#### Written request:
Rewrite the lines below as a numbered list, dropping any blank lines.
------------------------------------------------------------------------
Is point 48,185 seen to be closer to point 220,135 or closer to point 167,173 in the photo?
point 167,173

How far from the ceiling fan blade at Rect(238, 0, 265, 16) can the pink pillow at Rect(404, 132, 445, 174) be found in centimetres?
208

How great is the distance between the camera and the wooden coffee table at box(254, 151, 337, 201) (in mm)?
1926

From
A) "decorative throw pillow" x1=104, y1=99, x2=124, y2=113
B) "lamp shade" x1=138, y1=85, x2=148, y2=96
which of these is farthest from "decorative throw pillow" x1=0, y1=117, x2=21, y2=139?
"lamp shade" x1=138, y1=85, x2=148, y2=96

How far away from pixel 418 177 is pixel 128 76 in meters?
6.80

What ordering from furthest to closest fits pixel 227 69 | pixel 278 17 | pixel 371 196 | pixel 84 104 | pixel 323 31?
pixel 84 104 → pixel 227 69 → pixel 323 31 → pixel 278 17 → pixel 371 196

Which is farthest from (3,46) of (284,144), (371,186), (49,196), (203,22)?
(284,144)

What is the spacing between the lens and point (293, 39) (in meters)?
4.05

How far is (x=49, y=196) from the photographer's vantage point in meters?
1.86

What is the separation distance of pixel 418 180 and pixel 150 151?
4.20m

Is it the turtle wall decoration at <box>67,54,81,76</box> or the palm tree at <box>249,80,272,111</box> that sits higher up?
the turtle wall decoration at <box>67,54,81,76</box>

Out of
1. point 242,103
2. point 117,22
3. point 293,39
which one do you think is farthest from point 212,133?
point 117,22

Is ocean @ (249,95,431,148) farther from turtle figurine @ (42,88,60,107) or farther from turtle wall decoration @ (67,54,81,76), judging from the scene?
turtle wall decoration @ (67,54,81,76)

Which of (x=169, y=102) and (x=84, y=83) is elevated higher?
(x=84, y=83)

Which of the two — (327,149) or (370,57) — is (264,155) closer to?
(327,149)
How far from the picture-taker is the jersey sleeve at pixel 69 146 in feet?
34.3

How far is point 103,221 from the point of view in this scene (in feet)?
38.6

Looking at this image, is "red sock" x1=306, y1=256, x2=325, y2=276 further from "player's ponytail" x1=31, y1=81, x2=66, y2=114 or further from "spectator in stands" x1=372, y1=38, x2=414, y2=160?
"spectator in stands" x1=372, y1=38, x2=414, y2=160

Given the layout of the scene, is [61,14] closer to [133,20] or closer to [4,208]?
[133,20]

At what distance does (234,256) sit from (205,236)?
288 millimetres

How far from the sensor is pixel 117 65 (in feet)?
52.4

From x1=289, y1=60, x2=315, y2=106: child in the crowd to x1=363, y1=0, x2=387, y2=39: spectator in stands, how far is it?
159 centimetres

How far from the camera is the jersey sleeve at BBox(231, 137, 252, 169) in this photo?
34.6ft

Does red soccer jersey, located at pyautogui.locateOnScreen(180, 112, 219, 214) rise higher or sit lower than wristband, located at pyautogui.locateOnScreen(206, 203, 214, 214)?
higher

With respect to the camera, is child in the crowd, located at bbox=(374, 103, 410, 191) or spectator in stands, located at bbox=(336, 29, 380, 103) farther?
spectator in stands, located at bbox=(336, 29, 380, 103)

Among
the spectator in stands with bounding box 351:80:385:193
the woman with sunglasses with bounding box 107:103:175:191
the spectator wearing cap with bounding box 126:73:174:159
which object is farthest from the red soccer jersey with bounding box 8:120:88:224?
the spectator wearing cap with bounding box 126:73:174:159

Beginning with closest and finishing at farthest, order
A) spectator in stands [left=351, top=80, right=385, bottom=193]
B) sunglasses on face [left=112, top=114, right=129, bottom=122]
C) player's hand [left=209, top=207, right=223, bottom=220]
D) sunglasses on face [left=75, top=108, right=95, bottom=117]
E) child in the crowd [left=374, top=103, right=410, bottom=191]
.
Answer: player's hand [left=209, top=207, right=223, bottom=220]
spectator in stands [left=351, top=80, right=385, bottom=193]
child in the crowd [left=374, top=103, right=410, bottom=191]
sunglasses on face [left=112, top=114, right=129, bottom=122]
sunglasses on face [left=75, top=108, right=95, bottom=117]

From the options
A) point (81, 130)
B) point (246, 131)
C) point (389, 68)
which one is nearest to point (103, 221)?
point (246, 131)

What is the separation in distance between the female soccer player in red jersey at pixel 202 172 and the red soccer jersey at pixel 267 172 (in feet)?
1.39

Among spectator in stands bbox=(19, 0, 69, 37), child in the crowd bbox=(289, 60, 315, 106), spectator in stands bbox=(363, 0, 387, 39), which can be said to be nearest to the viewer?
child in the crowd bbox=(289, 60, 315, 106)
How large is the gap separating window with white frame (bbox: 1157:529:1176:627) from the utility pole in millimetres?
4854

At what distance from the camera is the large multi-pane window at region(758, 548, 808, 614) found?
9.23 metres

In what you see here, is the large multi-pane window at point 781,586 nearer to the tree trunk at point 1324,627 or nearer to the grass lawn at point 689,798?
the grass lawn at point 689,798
------------------------------------------------------------------------
#### Problem solution:
1. Is point 48,185 seen to be closer to point 220,135 or closer to point 167,173 in the photo?
2. point 167,173
3. How far from the ceiling fan blade at Rect(238, 0, 265, 16) can the pink pillow at Rect(404, 132, 445, 174) be found in centimetres?
4. 208
5. How great is the distance between the camera and the wooden coffee table at box(254, 151, 337, 201) (in mm)?
6. 1926
7. From
8. A) "decorative throw pillow" x1=104, y1=99, x2=124, y2=113
9. B) "lamp shade" x1=138, y1=85, x2=148, y2=96
10. which of these is farthest from "decorative throw pillow" x1=0, y1=117, x2=21, y2=139?
11. "lamp shade" x1=138, y1=85, x2=148, y2=96
12. How far away from pixel 418 177 is pixel 128 76 in meters?
13. 6.80
14. What ordering from furthest to closest fits pixel 227 69 | pixel 278 17 | pixel 371 196 | pixel 84 104 | pixel 323 31?
15. pixel 84 104 → pixel 227 69 → pixel 323 31 → pixel 278 17 → pixel 371 196
16. Which is farthest from (3,46) of (284,144), (371,186), (49,196), (203,22)?
17. (284,144)
18. What is the spacing between the lens and point (293, 39) (in meters)?
19. 4.05
20. How far is (x=49, y=196) from the photographer's vantage point in meters?
21. 1.86
22. What is the separation distance of pixel 418 180 and pixel 150 151?
23. 4.20m
24. Is it the turtle wall decoration at <box>67,54,81,76</box> or the palm tree at <box>249,80,272,111</box> that sits higher up?
25. the turtle wall decoration at <box>67,54,81,76</box>
26. Out of
27. 1. point 242,103
28. 2. point 117,22
29. 3. point 293,39
30. which one do you think is farthest from point 212,133?
31. point 117,22
32. Is ocean @ (249,95,431,148) farther from turtle figurine @ (42,88,60,107) or farther from turtle wall decoration @ (67,54,81,76), judging from the scene?
33. turtle wall decoration @ (67,54,81,76)
34. Which of (x=169, y=102) and (x=84, y=83) is elevated higher?
35. (x=84, y=83)
36. Which of the two — (327,149) or (370,57) — is (264,155) closer to?
37. (327,149)
38. How far from the picture-taker is the jersey sleeve at pixel 69 146 in feet?
39. 34.3
40. How far is point 103,221 from the point of view in this scene (in feet)?
41. 38.6
42. Looking at this image, is "red sock" x1=306, y1=256, x2=325, y2=276 further from "player's ponytail" x1=31, y1=81, x2=66, y2=114 or further from "spectator in stands" x1=372, y1=38, x2=414, y2=160?
43. "spectator in stands" x1=372, y1=38, x2=414, y2=160
44. Given the layout of the scene, is [61,14] closer to [133,20] or closer to [4,208]?
45. [133,20]
46. At what distance does (234,256) sit from (205,236)?
47. 288 millimetres
48. How far from the sensor is pixel 117 65 (in feet)?
49. 52.4
50. From x1=289, y1=60, x2=315, y2=106: child in the crowd to x1=363, y1=0, x2=387, y2=39: spectator in stands, how far is it?
51. 159 centimetres
52. How far from the camera is the jersey sleeve at BBox(231, 137, 252, 169) in this photo?
53. 34.6ft
54. Does red soccer jersey, located at pyautogui.locateOnScreen(180, 112, 219, 214) rise higher or sit lower than wristband, located at pyautogui.locateOnScreen(206, 203, 214, 214)?
55. higher
56. With respect to the camera, is child in the crowd, located at bbox=(374, 103, 410, 191) or spectator in stands, located at bbox=(336, 29, 380, 103) farther?
57. spectator in stands, located at bbox=(336, 29, 380, 103)
58. Among
59. the spectator in stands with bounding box 351:80:385:193
60. the woman with sunglasses with bounding box 107:103:175:191
61. the spectator wearing cap with bounding box 126:73:174:159
62. which object is farthest from the red soccer jersey with bounding box 8:120:88:224?
63. the spectator wearing cap with bounding box 126:73:174:159
64. Beginning with closest and finishing at farthest, order
65. A) spectator in stands [left=351, top=80, right=385, bottom=193]
66. B) sunglasses on face [left=112, top=114, right=129, bottom=122]
67. C) player's hand [left=209, top=207, right=223, bottom=220]
68. D) sunglasses on face [left=75, top=108, right=95, bottom=117]
69. E) child in the crowd [left=374, top=103, right=410, bottom=191]
70. .
71. Answer: player's hand [left=209, top=207, right=223, bottom=220]
72. spectator in stands [left=351, top=80, right=385, bottom=193]
73. child in the crowd [left=374, top=103, right=410, bottom=191]
74. sunglasses on face [left=112, top=114, right=129, bottom=122]
75. sunglasses on face [left=75, top=108, right=95, bottom=117]
76. From the options
77. A) point (81, 130)
78. B) point (246, 131)
79. C) point (389, 68)
80. which one is nearest to point (103, 221)?
81. point (246, 131)
82. What is the separation in distance between the female soccer player in red jersey at pixel 202 172 and the red soccer jersey at pixel 267 172 (in feet)?
83. 1.39
84. Among spectator in stands bbox=(19, 0, 69, 37), child in the crowd bbox=(289, 60, 315, 106), spectator in stands bbox=(363, 0, 387, 39), which can be said to be nearest to the viewer?
85. child in the crowd bbox=(289, 60, 315, 106)
86. How large is the gap separating window with white frame (bbox: 1157:529:1176:627) from the utility pole in millimetres?
87. 4854
88. At what distance from the camera is the large multi-pane window at region(758, 548, 808, 614) found?
89. 9.23 metres
90. In what you see here, is the large multi-pane window at point 781,586 nearer to the tree trunk at point 1324,627 or nearer to the grass lawn at point 689,798?
91. the grass lawn at point 689,798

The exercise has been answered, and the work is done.